This course offers an advanced treatment of key topics in corporate law and governance. It assumes that students have taken the basic course in Business Associations.
Corporate governance is regulated by many of the same laws covered in the basic Business Associations course, but increasingly is also regulated by laws--such as SOX and Dodd-Frank--that get short shrift in the typical Business Associations course. In contrast, those laws are the core focus of this course. This course is premised on Professor Bainbridge's belief that mastering the relevant law requires situating it in an understanding of the contemporary business environment. The legal issues governing executive compensation makes little sense, for example, if one does not understand the political and economic debate over CEO pay. Similarly, to cite just one more example, mastering the high profile issues respecting shareholder rights will be much easier if the students are familiarized with the changing demographics of shareholders and the rise of activist hedge funds. In addition, this course is also premised on Professor Bainbridge's belief that , lawyers practicing in the corporate governance space must be knowledgeable not only about the law but also best practice. As Sir Adrian Cadbury observed in connection with the United Kingdom’s adoption of the so-called Cadbury Code, it is tempting for managers to obey the letter of law while ignoring the deeper purposes behind it. Sound corporate governance structures thus must be informed as much by best practices as well as formal legal rules.

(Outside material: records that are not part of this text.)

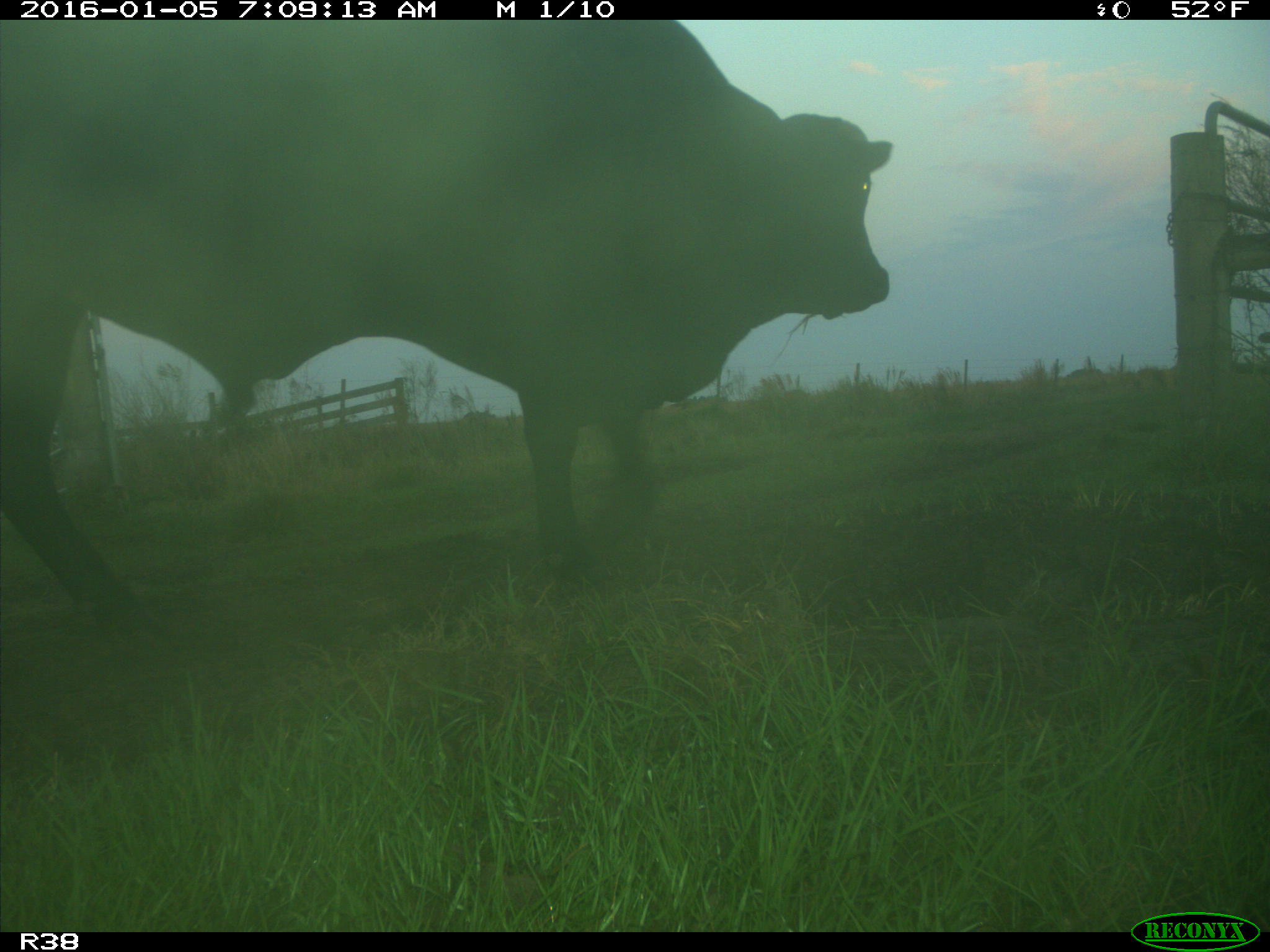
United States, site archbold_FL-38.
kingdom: Animalia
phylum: Chordata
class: Mammalia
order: Artiodactyla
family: Bovidae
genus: Bos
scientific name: Bos taurus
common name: domestic cow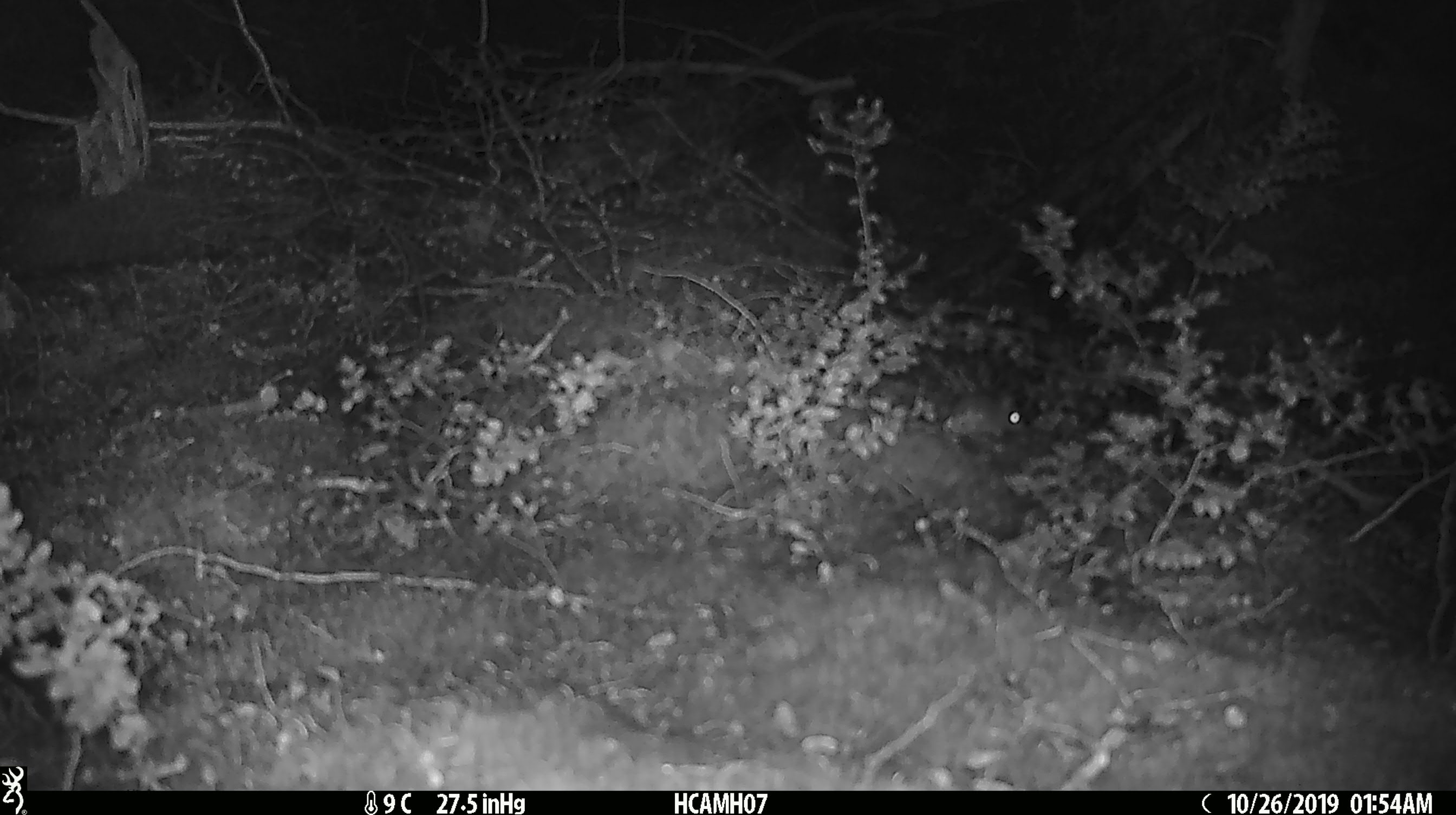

Major topics include: Corporate purpose. Federalism and corporate governance. The roles and functions of the board of directors. Director independence. The board's oversight duties, including treatment of federal law governing the audit process and internal controls. Executive compensation. Insider trading. Shareholder activism.
This class is taught via lecture. The examination will be administered on an open book basis. The exam will consist solely of objective questions.